- [TASK OBJECTIVE]:
Output the entries below word for word, stopping once the line containing "common name: mule deer" is done, and omit each picture.

- [INPUT]:

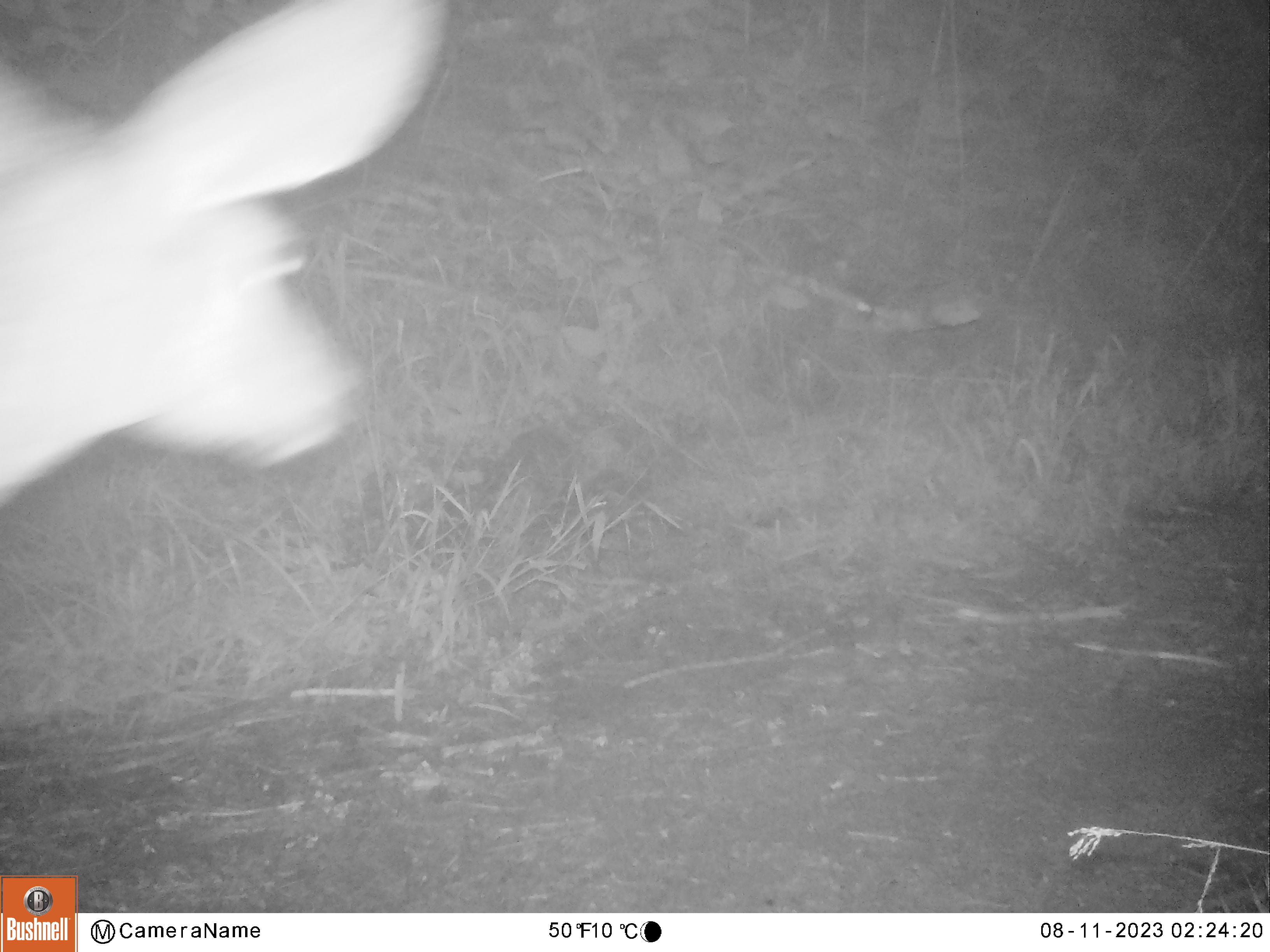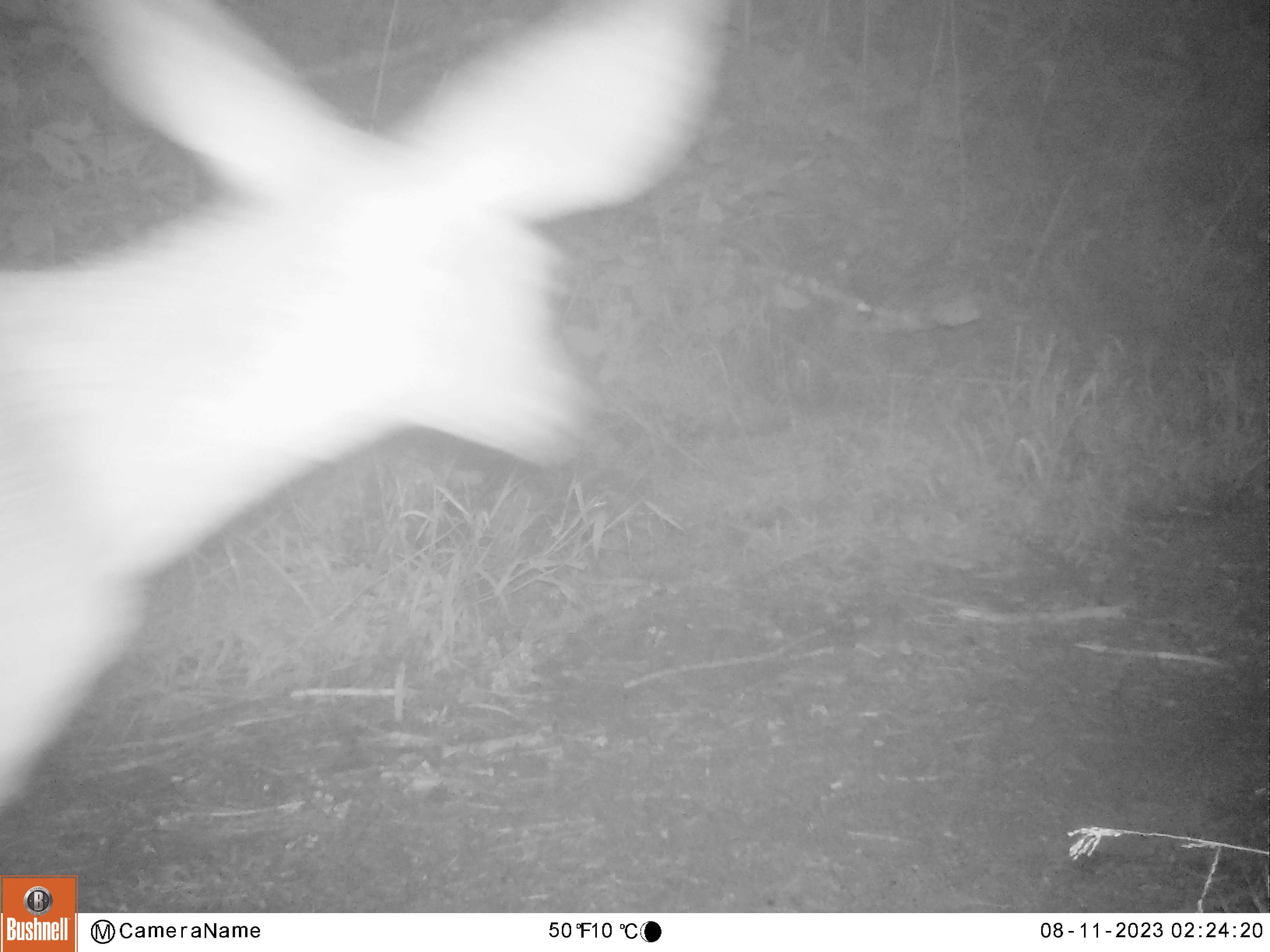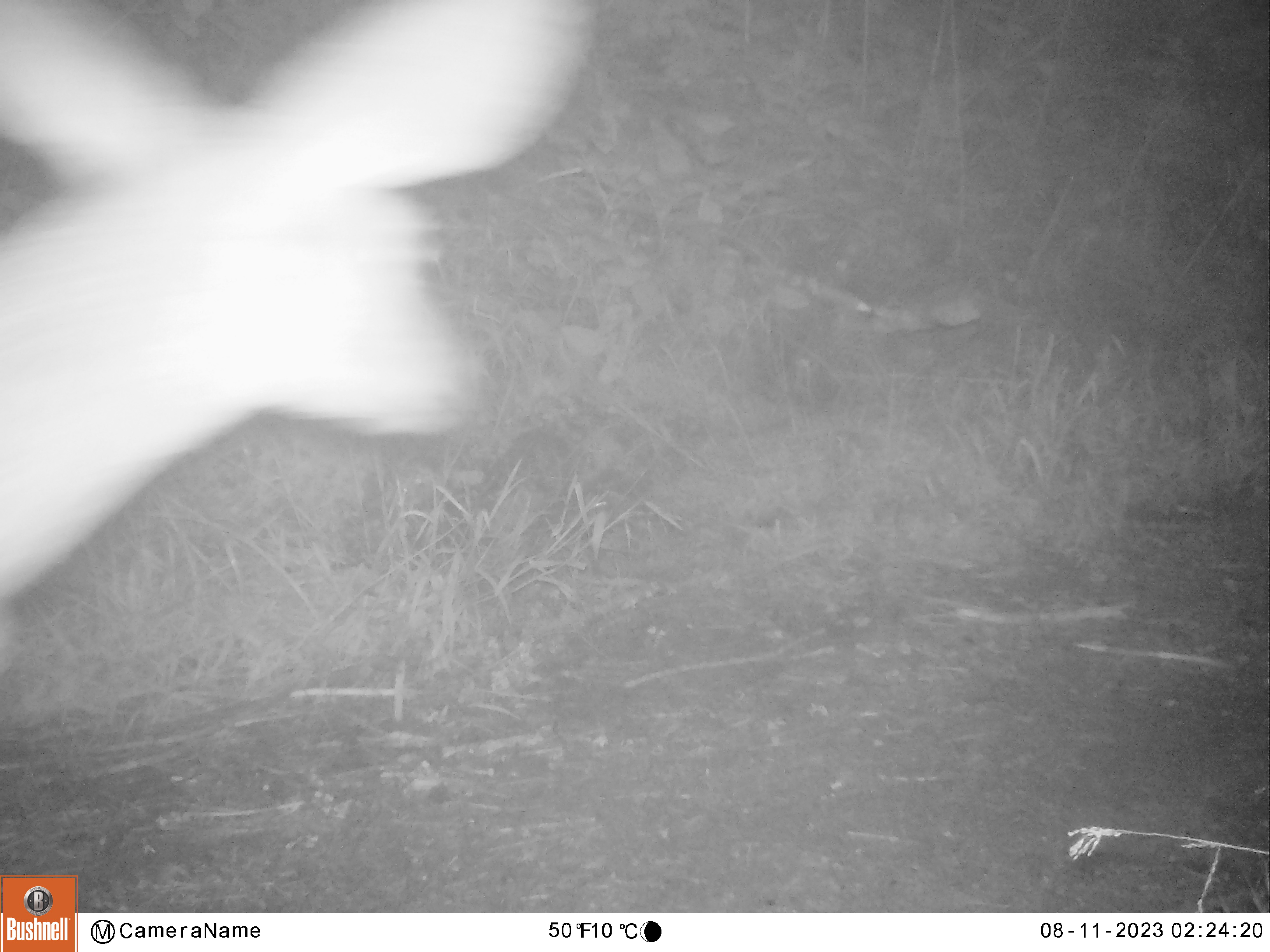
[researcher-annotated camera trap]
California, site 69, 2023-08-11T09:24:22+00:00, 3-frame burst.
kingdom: Animalia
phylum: Chordata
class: Mammalia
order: Artiodactyla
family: Cervidae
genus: Odocoileus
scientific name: Odocoileus hemionus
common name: mule deer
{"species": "mule deer (Odocoileus hemionus)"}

- [EXERCISE ANSWER]:
[researcher-annotated camera trap]
California, site 69, 2023-08-11T09:24:22+00:00, 3-frame burst.
kingdom: Animalia
phylum: Chordata
class: Mammalia
order: Artiodactyla
family: Cervidae
genus: Odocoileus
scientific name: Odocoileus hemionus
common name: mule deer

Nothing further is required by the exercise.